Ideally, the nature of the crime that should have found prominent space in NCRB’s latest 2019 ‘Crime in India’ report, which documents criminality during 2018 should be on the hate crimes like lynching of people belonging to minority community allegedly linked to cow slaughter or beef trade. New generation messaging platforms like WhatsApp that are purveyors of hate news are behind some of these killings.
NCRB report is also quiet on the tension and violence that banning of cow slaughter has brought to the villages of north India. Stray cattle, which were earlier sent to slaughterhouses, now invade farms and households causing disquiet and violence. Fear of religious vigilante people and punitive laws prevent the villagers from taking any action against the unproductive animals, but it leads to serious contestation in these farmlands.
Ideally, confrontation amongst enraged villagers should have been put in the category of rural riots, but this was found inconvenient by the framers of this report. Till 2016, the NCRB had created a sub-category of “agrarian riots”, which had jumped by 327 per cent from 628 cases in 2014 to 2683 in 2015. After this bewildering bounce in the rioting in rural areas, which could be a combination of the collapse of rural employment guarantee scheme or land disputes, this category was done away with in subsequent NCRB reports.
Read: NCRB report, 2018: Cognizable crimes up by 1.35%
The usual explanation for the disappearance of any category is that the incidents weren’t in significant numbers and hence they did not merit special emphasis. With farm distress growing and farmers taking to agitation to force the administrators to take notice of their sorry plight, it is surprising how the report chose to jettison this category.
The agriculture sector is a sensitive area and governments have struggled to explain what drives the farmers to suicide. This phenomenon gained prominence after the country initiated economic reforms in 1991 and began to encourage cash crop cultivation. Heavily indebted farmers, who borrowed from village money lenders at exorbitant interest rates in anticipation of high returns, have been forced to commit suicide when the crop had got spoilt due to pesticide or failed due to poor monsoon or proper irrigation.

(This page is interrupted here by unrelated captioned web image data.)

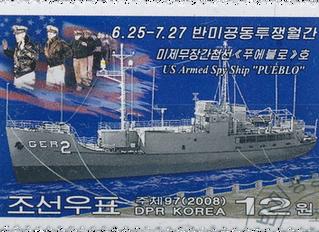 Pyongyang, Propaganda, and Postage Stamps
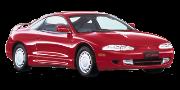 Eclipse II 1995-1999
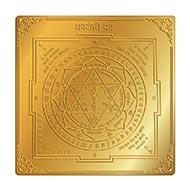 Dhanvantri Yantra - Gold - 6 inches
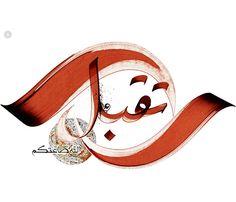 DesertRose///Arabic calligraphy - on Behance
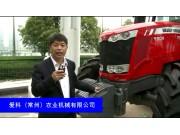 爱科(常州)农业机械有限公司-2015全国农业机械及零部件展览会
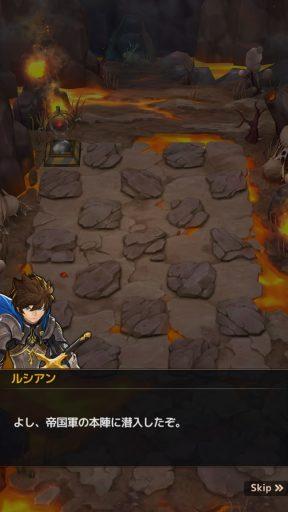 Screenshot_20180407-142944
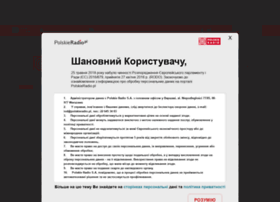 polradio.pl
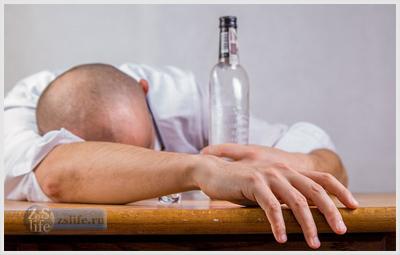 кодирование от алкоголизма без желания харьков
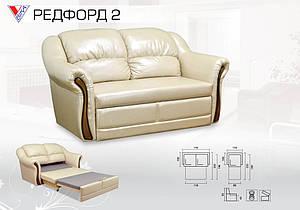 """Диван Рэдфорд 2( не раскладной).Фабрика мягкой мебели """"Вика""""."""
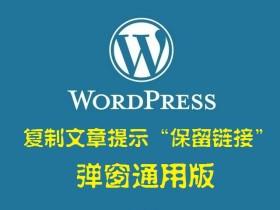 """复制文章提示""""保留链接""""版权弹窗通用版代码——WordPress美化"""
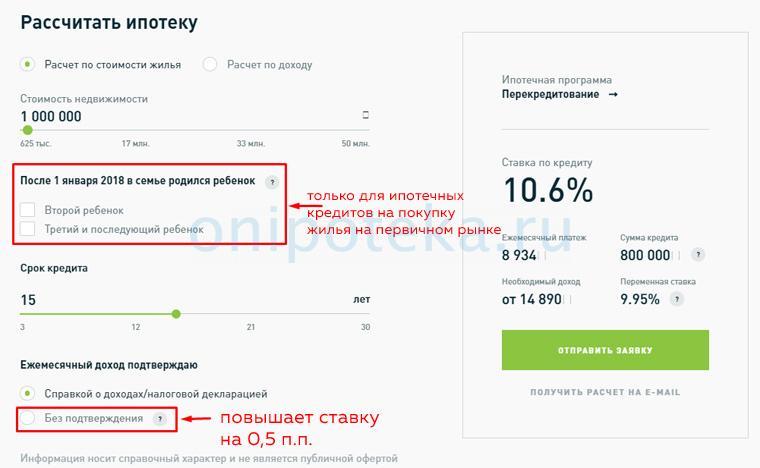 Калькулятор для расчета новых условий по ипотеке на сайте Дом.рф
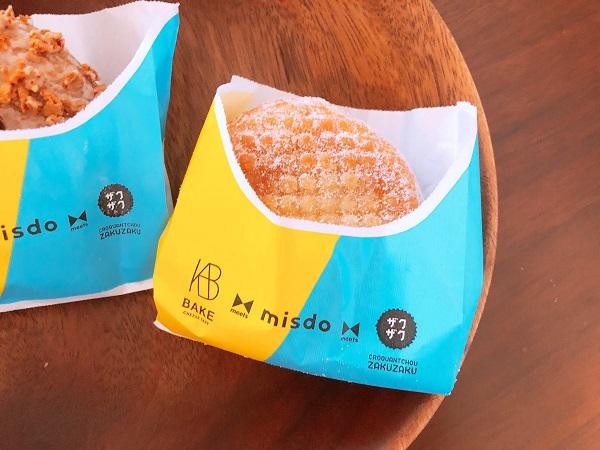 ベイク チーズホイップ 税込172円(C)コクハク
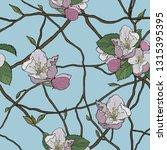 apple tree seamless background  ... | Shutterstock .eps vector #1315395395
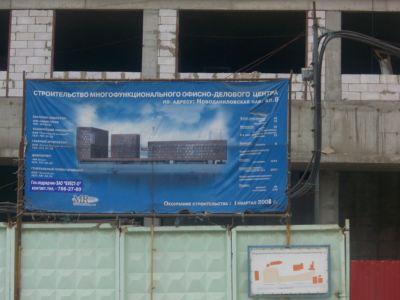 Даниловский Форт - Офисная недвижимость, Продажа 12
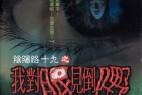 [阴阳路19之我对眼见到鬼][720p][HD-mp4/1.56G][国语中英字]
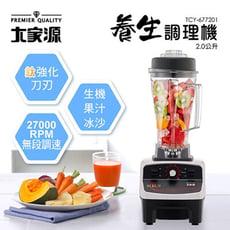 免運 大家源 養生調理機2.0L TCY-677201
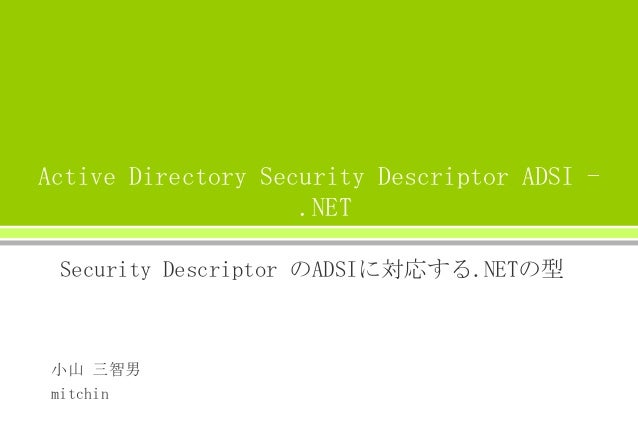 Active Directory Security Descriptor ADSI - .Net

2018 figures show that the number of farm suicides has fallen. On the contrary, the suicides by unemployed youth have climbed up to 12,936 even if we compare it with the preceding year- 2017. This figure is unpalatable for most of the governments, but with reports of unemployment up to 42 years high, one shudders to think about how it will show up in the next NCRB report.
Another figure that governments and political parties fear are ones that pertain to the crime against women. In 2018, every 15 minutes a woman was raped in India and 94 per cent of the offenders were known to the victim. A total number of registered cases were 33,356 which is a gross underestimation.